私はバッと振り返って後方へ体を向けると、1人の象のくちばしのような服を着た女の子が私の方へ飛んできていると分かった。
「にゃ〜ん」
「あらかわい゛ッ!?」
私の目の前まで近寄ってきた彼女は、いきなり覚醒したかのように筋肉モリモリゴリマッチョになり、私の腹のあたりに思い切り回し蹴りをしてきた。
「にゃおぉ〜ん♪」
クソ女は勝手に自分が勝った気になっていて、私は「ふざけんじゃねえぞ!!」と思ったが反撃をすることはできない。

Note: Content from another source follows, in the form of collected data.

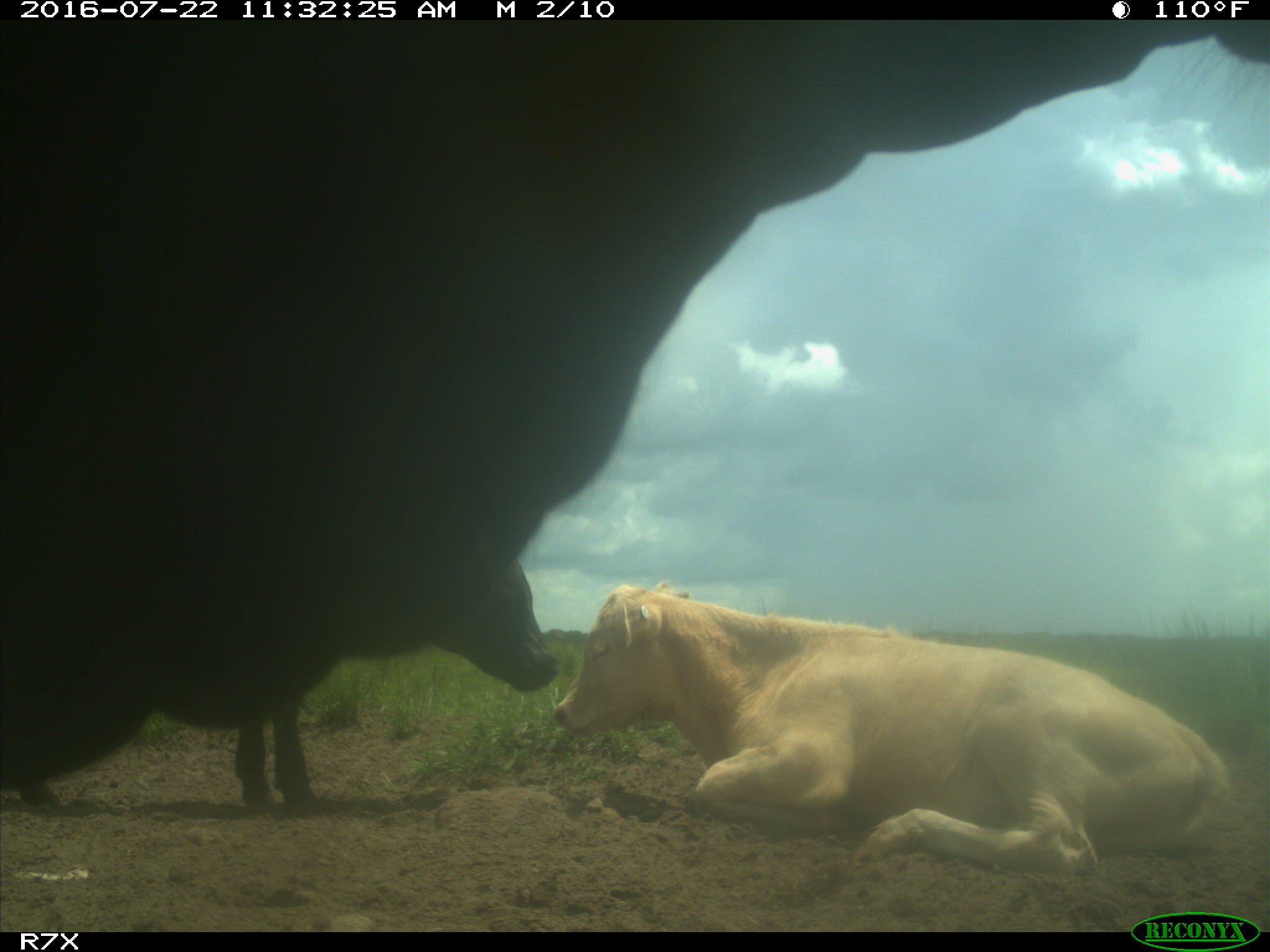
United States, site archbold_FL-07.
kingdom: Animalia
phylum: Chordata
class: Mammalia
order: Artiodactyla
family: Bovidae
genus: Bos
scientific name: Bos taurus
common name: domestic cow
Bos taurus (domestic cow).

段々と火星へ落ちていってしまっているのだ。これでは回復魔法でも使わない限り、あのクソカス女に攻撃はできない。
カァァアァ……カァアアア………
「ッ……?!この鳴き声は………ッ!!」
誰もがよく知っていて、誰もが憧れてしまうようなこの鳴き声の鳥の名は────
「マダラチュウヒ!!お前助けに来てくれたのか!!」
「えっ……いやっ……あの……………ち………違いますケド……………」
「は゛ぁ゛あ゛ぁ゛!!?俺の酒が飲めねぇって言うのかァん!!??」
あーあー、本当にこういうの可愛げのない後輩は嫌いだ。こんなに俺が親切に仲良くしようとしてあげてるってのに。

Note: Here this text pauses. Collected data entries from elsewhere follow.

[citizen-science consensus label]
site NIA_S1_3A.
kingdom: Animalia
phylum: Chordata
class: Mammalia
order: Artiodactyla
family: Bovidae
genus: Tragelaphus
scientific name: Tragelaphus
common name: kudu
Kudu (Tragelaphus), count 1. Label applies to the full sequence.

「あのさぁ、おいどんたちが頑張ってこの居酒屋探したりとか色んな準備とかしたのに、なんで何もしてない君がそんな態度なの?」
そうだそうだ。もっと言ってやれ長谷川。
「オラァッ!!」
「?!?!」
唐突に嫌われ後輩の拳から繰り出されたパンチは、私を模したクローンの腹を貫通した。
「ほう……向かってくるのか…………。逃げずにこの私に……」
「あぁいえ、間に合っていますので。はい」
ダニエーライナカベはそう言ってから、片手を地面に向けてから「ふおわっっ!!!」と力を込めて店を爆発させた。
ちゅどーーーーーん!!!
私は、突如大きな波によって「ベゴボギギガボゴバボオォン!!!!」と音を立てて水中のダイラタンシーの上に倒れてしまい、偶然通りかかった飛行機に「ぽしゅ」と体をひねり潰されてしまった。
『果たし状 碧生・大条へ』
そしていつの間にか腕にデカデカとそう書かれており、渋谷によくあるムーディーな野菜の無人販売店のように厳かな雰囲気を感じる。

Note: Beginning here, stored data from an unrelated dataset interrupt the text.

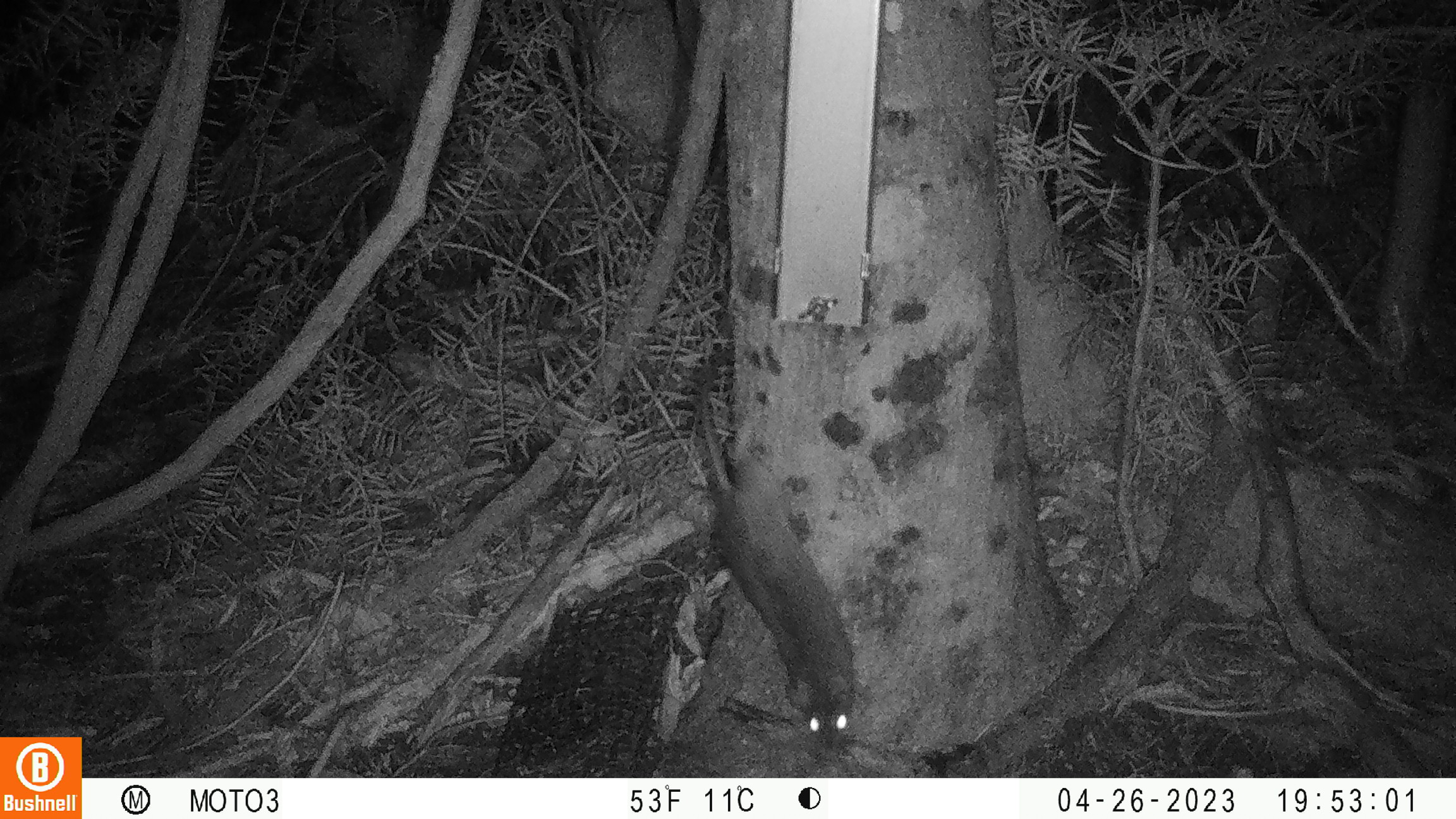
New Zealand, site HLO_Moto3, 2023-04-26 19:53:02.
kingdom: Animalia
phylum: Chordata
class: Mammalia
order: Rodentia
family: Muridae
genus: Rattus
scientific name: Rattus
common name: rat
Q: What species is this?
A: Rat (Rattus).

「…………でもなぁ、これで素直に蔓延ってもどうせ本能寺だろうし…………。まぁ別に理科準備室にまで行かなくてもいっか」
私はマスキングテープをビリビリと破り裂くように、自分の腕を骨と筋肉と頸動脈ごともぎ取ることにした。
「ふっふっふ………これでこいつのことは忘れられあ゛ぁ゛ぃ゛た゛た゛た゛た゛た゛っ!!」
自分で自分の腕を引っ張っている猛烈な痛みによって私の意識は急速に戻り始め、自分はベッドの上で寝てしまっていたことに気がついた。
「はっ………、夢か………………」
ハイレグ力士に米と白い水をかけられたような感触はないが………一体、いつから寝てしまっていたのだろうか?
「麺の水を切るでごわす!!!!!!!!」
突然の大声でびっくりした後にそーっと頭を動かして横を向くと、例の巨漢の力士が虹色のハイレグを履いて自分の身の危機を顔で訴えかけるような迫真の表情で二足で立ちながら半分に切ったミラボールで麺を切っている様子が見えた。
「…………いやせめてお前は夢であってくれ!!」
「うるっっせぇでごわすね!!!!!!!!!!この麺の出汁にするでごわす!!!!!!!!」
「うぇええっ!!??」
「ふん゛ン゛ぬ゛ッ゛ッ゛!!!!!!!!!」
「くおぉわあぁぁ……………」
───そして私は麺の一部となり、皆が私を美味しく食べることを願って、センゴリエクスのラーメン専門店のスパゲッティとして販売されるのであった。
終わりのない夢
─終わり─
ごわす!!!!!!!!!!!!!!!!!!
ごわす!!!!!!!!!!!!!!!!!!
嘘のあらすじ書いてすみませんでした。